• [TASK LIST]
**a)** In the Rowhurst history, who surrendered Rowhurst to the Crown in 1544, and in exchange for what?
**b)** From the Rowhurst history, reproduce the passage starting at "I have tried" and ending at "middle of nowhere.".

• [EXCERPT PROVIDED]
Start of Block

The word Rowhurst (Anglo-Saxon, meaning 'rough wooded hillside' or similar) first appears in records of the early 1400s, as a 'field' owned by Simon Wrenne - but bear in mind that the timber-framed service wing of the house itself dates from 1346 so must have existed already and is perhaps listed nearby under a different name or description, or was ruined? It first appears definitely as a house when it is left in Robert Marsh's will of 1684 and then surrendered by Robert Marsh (same man, or a relative) to Robert Ragge in 1712 with 40 acres of land (in lieu of payment of a very substantial debt – Ragge was a local money-lender). It was still being listed with 40 acres of land as late as 1842. 40 acres rings a bell! The ‘church of Leret’ [Leret is widely accepted as Leatherhead] with 40 acres, worth 20s and held by Ewell Manor, features in Domesday Book in 1086, held by Osbern de Ow. This has led to speculation that the ‘church’ was an old minster associated with the Royal vill of ‘Leodridan’ [also accepted as Leatherhead – precise location unknown but associated with the Pachenesham portion of modern Leatherhead] in King Alfred the Great’s will (already mentioned above). In brief, the theory is that there should be an undiscovered Royal settlement and minster church still to be found by archaeologists somewhere in the Pachenesham area north of the Rye Brook. (Nigel Bond has done some very interesting work trying to trace the ‘40 acres’ through time, concluding that Rowhurst’s land and Teazle Wood close by are at least viable candidates).

Interestingly, the word 'Slaghurst' also appears a few times in the manorial roles, often in association with The Mounts. It means much the same as Rowhurst (‘rough wooded hillside’), but perhaps with more of a potential connection to ironworking? Are they one and the same?

I have tried to work forwards - and also backwards, as I have a pretty full history from 1712 to the present day.

In 1544, Rowhurst was surrendered to the Crown by Nicholas Legh in exchange for lands at Addington. I'm doing some fact-checking to try and grasp the 1500s/1600s, and it is more interesting than I anticipated; so much political intrigue and favours for mates... Again, perhaps I hadn't grasped the impact of all the Crown/state/church carryings-on on this little Leatherhead plot in the middle of nowhere.

Nicholas Leigh/Legh was the son of John Legh of Addington and one of the Leghs who had built up substantial holdings from the Wyghts and Bakers in Headley, Ashtead, Leatherhead, etc., (it was handwritten as 'John' in information kindly sent to me years ago by Derek Renn for L&DLHS, but I’m now sure this isn't correct, and it looks like it was 1544 not 1543 as Derek said – but this must be double-checked again [07/02/21 - both John and Nicholas are correct, and both 1543 and 1544 - see https://docplayer.net/190882227-I-f-lg-issn-proceedings-of-the-leatherhead-district-local-history-society-vol-4-no-8.html ]). Nicholas Leigh was an MP (for Bletchingley), so we are very much looking at a period of 'property shuffling' for Rowhurst as I said in an earlier email - Parliament/Crown/church/private. If I can nail how and when it then went back from Crown ownership in 1544 to private it will really help (it could of course turn out to be the property given to Edmund Downing MP and John Walker and their heirs in 1579 ('excommunication of Elizabeth I by the Pope' era) – see below, which is a neat transition back to private ownership in time for Robert Marsh later on in the 1600s). Cronyism springs to mind at every turn in this story! I still think that the owner of nearby Horton Manor, with his connections to Sir Basil Brooke in Shropshire, George Mynne MP will feature at some point.

End of Block

• [AVAILABLE DATA]
Start of Block

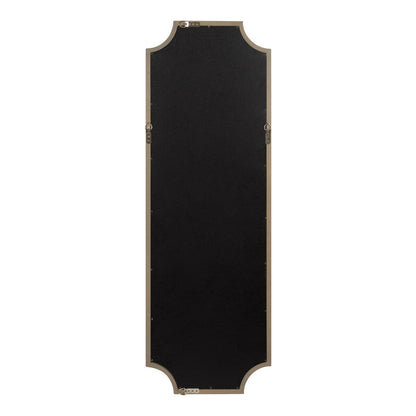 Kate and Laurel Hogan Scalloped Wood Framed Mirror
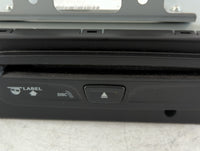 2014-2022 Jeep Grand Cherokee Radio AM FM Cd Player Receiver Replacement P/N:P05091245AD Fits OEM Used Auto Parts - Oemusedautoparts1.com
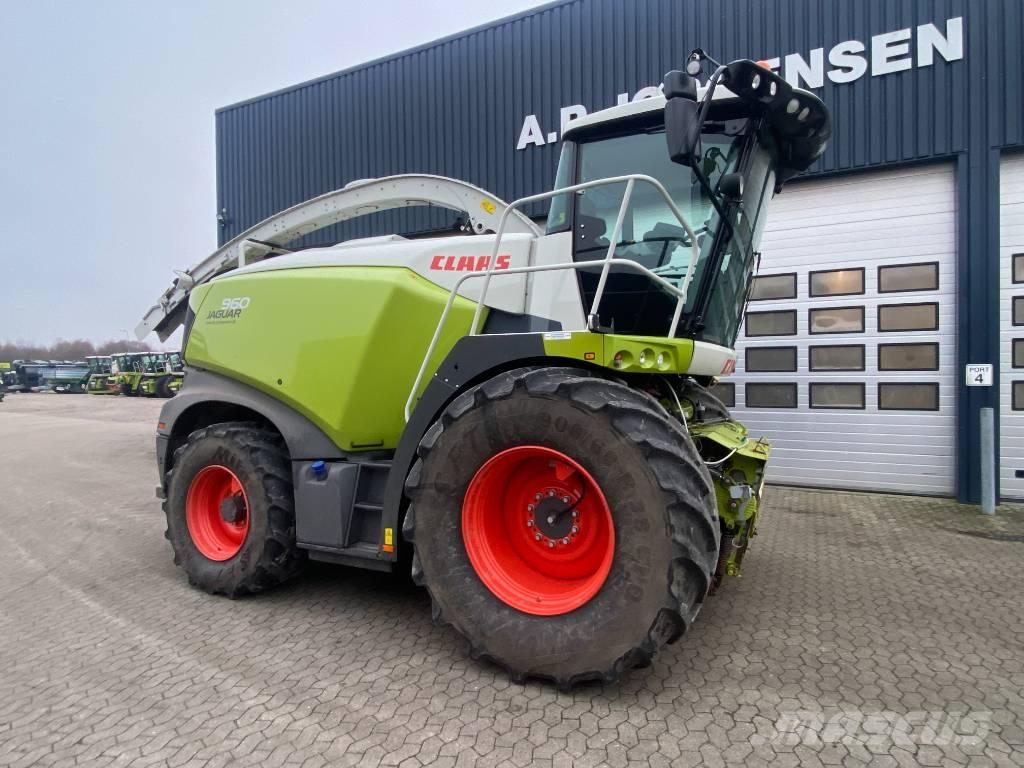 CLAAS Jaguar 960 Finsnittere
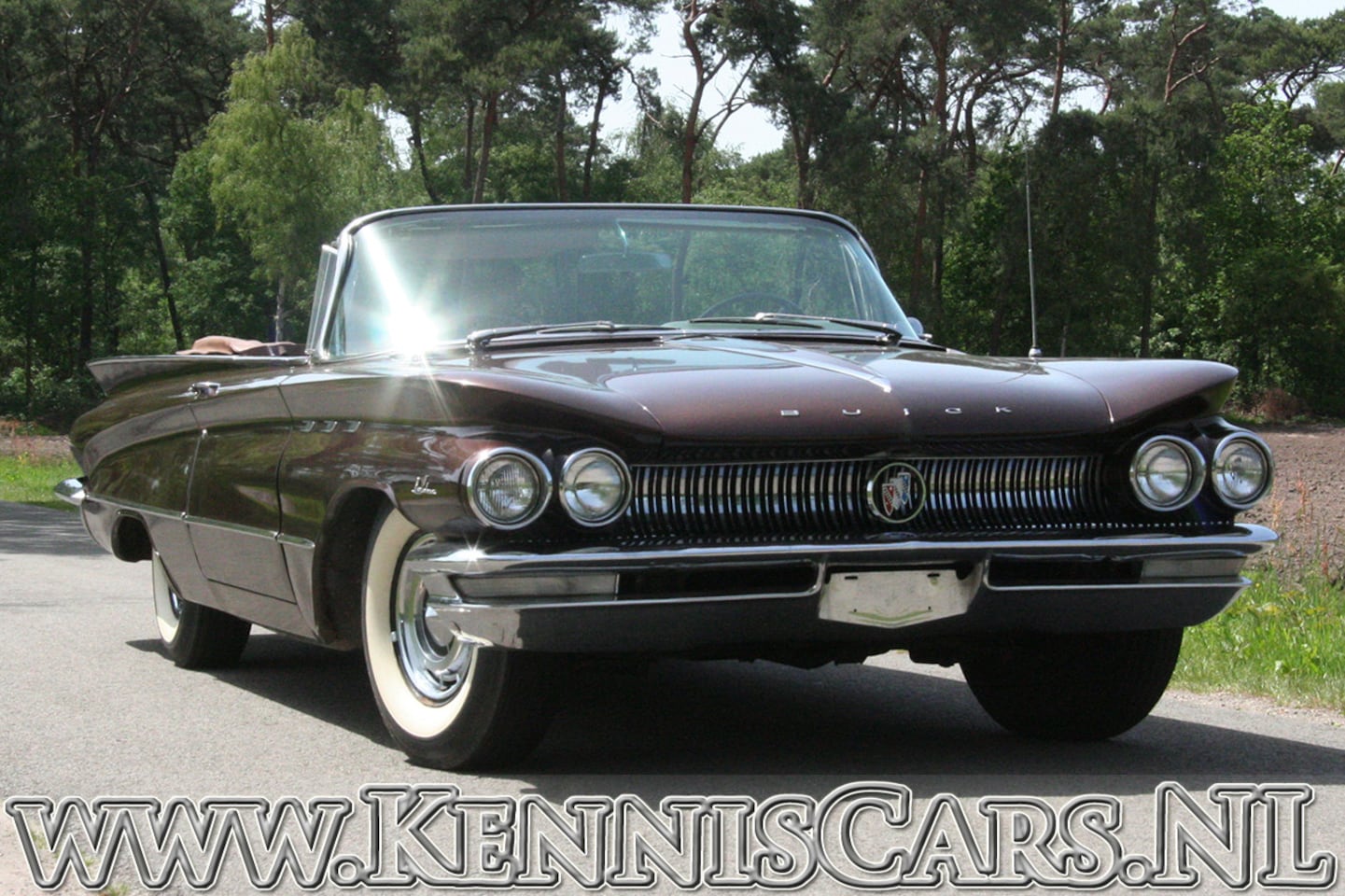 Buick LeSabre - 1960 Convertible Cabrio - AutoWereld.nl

End of Block

• [RESPONSES]
**a)** Nicholas Legh surrendered it in exchange for lands at Addington.

**b)**
I have tried to work forwards - and also backwards, as I have a pretty full history from 1712 to the present day.

In 1544, Rowhurst was surrendered to the Crown by Nicholas Legh in exchange for lands at Addington. I'm doing some fact-checking to try and grasp the 1500s/1600s, and it is more interesting than I anticipated; so much political intrigue and favours for mates... Again, perhaps I hadn't grasped the impact of all the Crown/state/church carryings-on on this little Leatherhead plot in the middle of nowhere.